━━━ Supplied data
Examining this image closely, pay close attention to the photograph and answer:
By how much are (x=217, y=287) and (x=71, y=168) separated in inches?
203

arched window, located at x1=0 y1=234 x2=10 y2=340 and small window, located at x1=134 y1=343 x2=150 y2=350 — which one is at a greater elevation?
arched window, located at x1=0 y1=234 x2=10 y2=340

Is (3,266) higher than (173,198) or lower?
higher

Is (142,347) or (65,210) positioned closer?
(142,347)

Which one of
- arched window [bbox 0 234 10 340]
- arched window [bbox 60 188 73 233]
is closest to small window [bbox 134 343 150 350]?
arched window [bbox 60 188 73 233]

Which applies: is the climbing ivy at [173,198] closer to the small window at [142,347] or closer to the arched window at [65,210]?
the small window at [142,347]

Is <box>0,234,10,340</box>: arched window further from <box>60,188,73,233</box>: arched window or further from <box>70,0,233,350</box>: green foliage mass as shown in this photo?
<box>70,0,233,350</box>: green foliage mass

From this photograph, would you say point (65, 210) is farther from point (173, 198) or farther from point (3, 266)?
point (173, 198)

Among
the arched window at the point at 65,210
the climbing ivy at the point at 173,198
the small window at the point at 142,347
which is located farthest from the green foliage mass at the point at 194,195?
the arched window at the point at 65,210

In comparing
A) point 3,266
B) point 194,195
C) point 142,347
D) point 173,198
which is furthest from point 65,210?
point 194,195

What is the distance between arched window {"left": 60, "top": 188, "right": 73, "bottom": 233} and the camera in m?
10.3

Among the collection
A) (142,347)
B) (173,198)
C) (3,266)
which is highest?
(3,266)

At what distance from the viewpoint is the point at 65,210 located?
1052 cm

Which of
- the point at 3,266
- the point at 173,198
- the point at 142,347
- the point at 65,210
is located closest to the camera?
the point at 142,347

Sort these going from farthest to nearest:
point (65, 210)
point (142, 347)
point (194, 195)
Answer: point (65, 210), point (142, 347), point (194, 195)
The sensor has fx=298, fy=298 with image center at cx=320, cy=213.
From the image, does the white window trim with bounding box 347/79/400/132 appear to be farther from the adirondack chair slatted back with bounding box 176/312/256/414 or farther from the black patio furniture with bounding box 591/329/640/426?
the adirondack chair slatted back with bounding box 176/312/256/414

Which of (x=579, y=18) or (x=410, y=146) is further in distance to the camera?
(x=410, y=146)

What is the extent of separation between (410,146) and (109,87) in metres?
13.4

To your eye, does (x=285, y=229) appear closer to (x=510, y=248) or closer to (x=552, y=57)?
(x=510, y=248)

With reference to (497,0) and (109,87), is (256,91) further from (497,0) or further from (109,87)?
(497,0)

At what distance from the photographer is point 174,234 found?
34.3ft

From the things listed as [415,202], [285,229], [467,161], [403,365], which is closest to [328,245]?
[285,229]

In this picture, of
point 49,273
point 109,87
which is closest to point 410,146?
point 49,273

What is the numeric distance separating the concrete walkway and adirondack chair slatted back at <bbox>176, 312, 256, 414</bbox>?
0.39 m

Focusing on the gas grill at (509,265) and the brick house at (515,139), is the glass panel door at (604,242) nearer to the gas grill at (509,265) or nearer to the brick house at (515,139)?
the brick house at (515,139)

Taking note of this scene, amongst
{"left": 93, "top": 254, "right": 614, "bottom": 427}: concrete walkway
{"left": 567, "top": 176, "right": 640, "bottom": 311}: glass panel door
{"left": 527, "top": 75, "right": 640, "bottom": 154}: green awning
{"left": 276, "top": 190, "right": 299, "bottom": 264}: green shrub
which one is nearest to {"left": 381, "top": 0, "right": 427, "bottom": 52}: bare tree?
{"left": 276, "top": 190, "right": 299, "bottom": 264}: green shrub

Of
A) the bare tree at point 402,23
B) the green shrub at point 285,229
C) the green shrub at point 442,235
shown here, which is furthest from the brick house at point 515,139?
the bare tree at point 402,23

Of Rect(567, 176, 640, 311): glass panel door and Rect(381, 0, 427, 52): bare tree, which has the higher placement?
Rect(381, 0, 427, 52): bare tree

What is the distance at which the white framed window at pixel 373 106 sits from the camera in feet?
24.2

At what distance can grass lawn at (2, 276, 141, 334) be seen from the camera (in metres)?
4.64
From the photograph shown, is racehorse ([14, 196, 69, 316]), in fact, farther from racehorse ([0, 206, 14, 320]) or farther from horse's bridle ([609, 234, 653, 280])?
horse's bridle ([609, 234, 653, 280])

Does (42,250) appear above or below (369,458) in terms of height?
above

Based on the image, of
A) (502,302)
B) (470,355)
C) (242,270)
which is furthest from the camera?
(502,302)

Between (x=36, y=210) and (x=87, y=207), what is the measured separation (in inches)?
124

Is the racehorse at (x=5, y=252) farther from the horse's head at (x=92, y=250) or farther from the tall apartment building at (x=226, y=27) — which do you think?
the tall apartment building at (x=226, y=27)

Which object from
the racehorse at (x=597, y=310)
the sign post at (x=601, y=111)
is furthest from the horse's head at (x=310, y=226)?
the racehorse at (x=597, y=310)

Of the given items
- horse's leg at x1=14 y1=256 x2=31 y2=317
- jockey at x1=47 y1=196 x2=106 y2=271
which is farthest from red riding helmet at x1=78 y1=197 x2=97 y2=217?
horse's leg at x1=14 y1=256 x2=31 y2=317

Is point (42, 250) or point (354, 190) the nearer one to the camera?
━━━━━━
__Given instruction__:
Word for word, restate all of the data shown above.

__Exercise response__:
Examining this image closely, pay close attention to the photograph and answer:
By how much are (x=217, y=287) and (x=71, y=168) separated in inches?
203

arched window, located at x1=0 y1=234 x2=10 y2=340 and small window, located at x1=134 y1=343 x2=150 y2=350 — which one is at a greater elevation?
arched window, located at x1=0 y1=234 x2=10 y2=340

Is (3,266) higher than (173,198) or lower?
higher

Is (142,347) or (65,210) positioned closer?
(142,347)

Which one of
- arched window [bbox 0 234 10 340]
- arched window [bbox 60 188 73 233]
is closest to small window [bbox 134 343 150 350]?
arched window [bbox 60 188 73 233]

Which applies: is the climbing ivy at [173,198] closer to the small window at [142,347] or closer to the arched window at [65,210]?
the small window at [142,347]

Is <box>0,234,10,340</box>: arched window further from <box>60,188,73,233</box>: arched window or further from <box>70,0,233,350</box>: green foliage mass as shown in this photo?
<box>70,0,233,350</box>: green foliage mass

From this photograph, would you say point (65, 210) is farther from point (173, 198) or farther from point (3, 266)?
point (173, 198)

Among
the arched window at the point at 65,210
the climbing ivy at the point at 173,198
the small window at the point at 142,347
which is located farthest from the green foliage mass at the point at 194,195?
the arched window at the point at 65,210

In comparing
A) point 3,266
B) point 194,195
C) point 142,347
D) point 173,198
which is furthest from point 65,210?
point 194,195

What is the distance between arched window {"left": 60, "top": 188, "right": 73, "bottom": 233} and the camera in m?
10.3

Among the collection
A) (142,347)
B) (173,198)
C) (3,266)
which is highest?
(3,266)

At what distance from the viewpoint is the point at 65,210 located?
1052 cm

Which of
- the point at 3,266
- the point at 173,198
- the point at 142,347
- the point at 65,210
is located closest to the camera?
the point at 142,347

Sort these going from farthest to nearest:
point (65, 210)
point (142, 347)
point (194, 195)
Answer: point (65, 210), point (142, 347), point (194, 195)
The sensor has fx=298, fy=298 with image center at cx=320, cy=213.
From the image, does the white window trim with bounding box 347/79/400/132 appear to be farther from the adirondack chair slatted back with bounding box 176/312/256/414 or farther from the black patio furniture with bounding box 591/329/640/426?
the adirondack chair slatted back with bounding box 176/312/256/414

Which of (x=579, y=18) or (x=410, y=146) is further in distance to the camera?
(x=410, y=146)

What is the extent of separation between (410,146) and (109,87) in metres?
13.4

To your eye, does (x=285, y=229) appear closer to (x=510, y=248) or closer to (x=552, y=57)?
(x=510, y=248)

With reference to (497,0) and (109,87), is (256,91) further from (497,0) or further from (109,87)?
(497,0)

At what distance from the photographer is point 174,234 found?
34.3ft

From the things listed as [415,202], [285,229], [467,161], [403,365], which is closest to [328,245]?
[285,229]

In this picture, of
point 49,273
point 109,87
which is closest to point 410,146?
point 49,273

What is the numeric distance separating the concrete walkway and adirondack chair slatted back at <bbox>176, 312, 256, 414</bbox>?
0.39 m

Focusing on the gas grill at (509,265) and the brick house at (515,139), is the glass panel door at (604,242) nearer to the gas grill at (509,265) or nearer to the brick house at (515,139)?
the brick house at (515,139)

Taking note of this scene, amongst
{"left": 93, "top": 254, "right": 614, "bottom": 427}: concrete walkway
{"left": 567, "top": 176, "right": 640, "bottom": 311}: glass panel door
{"left": 527, "top": 75, "right": 640, "bottom": 154}: green awning
{"left": 276, "top": 190, "right": 299, "bottom": 264}: green shrub
which one is nearest to {"left": 381, "top": 0, "right": 427, "bottom": 52}: bare tree?
{"left": 276, "top": 190, "right": 299, "bottom": 264}: green shrub

Of
A) the bare tree at point 402,23
B) the green shrub at point 285,229
C) the green shrub at point 442,235
shown here, which is furthest from the brick house at point 515,139?
the bare tree at point 402,23

Of Rect(567, 176, 640, 311): glass panel door and Rect(381, 0, 427, 52): bare tree, which has the higher placement?
Rect(381, 0, 427, 52): bare tree

What is the distance at which the white framed window at pixel 373 106 sits from the camera in feet?
24.2

At what distance can grass lawn at (2, 276, 141, 334) be seen from the camera (in metres)?
4.64
From the photograph shown, is racehorse ([14, 196, 69, 316]), in fact, farther from racehorse ([0, 206, 14, 320]) or farther from horse's bridle ([609, 234, 653, 280])?
horse's bridle ([609, 234, 653, 280])

Does (42,250) appear above or below (369,458) in terms of height?
above

Based on the image, of
A) (502,302)
B) (470,355)
C) (242,270)
which is furthest from the camera?
(502,302)

Between (x=36, y=210) and (x=87, y=207), what is the measured separation (in inches)?
124

Is the racehorse at (x=5, y=252) farther from the horse's head at (x=92, y=250) or farther from the tall apartment building at (x=226, y=27) — which do you think?
the tall apartment building at (x=226, y=27)

Which object from
the racehorse at (x=597, y=310)
the sign post at (x=601, y=111)
is furthest from the horse's head at (x=310, y=226)?
the racehorse at (x=597, y=310)

Of the given items
- horse's leg at x1=14 y1=256 x2=31 y2=317
- jockey at x1=47 y1=196 x2=106 y2=271
which is farthest from red riding helmet at x1=78 y1=197 x2=97 y2=217?
horse's leg at x1=14 y1=256 x2=31 y2=317

Is point (42, 250) or point (354, 190) the nearer one to the camera?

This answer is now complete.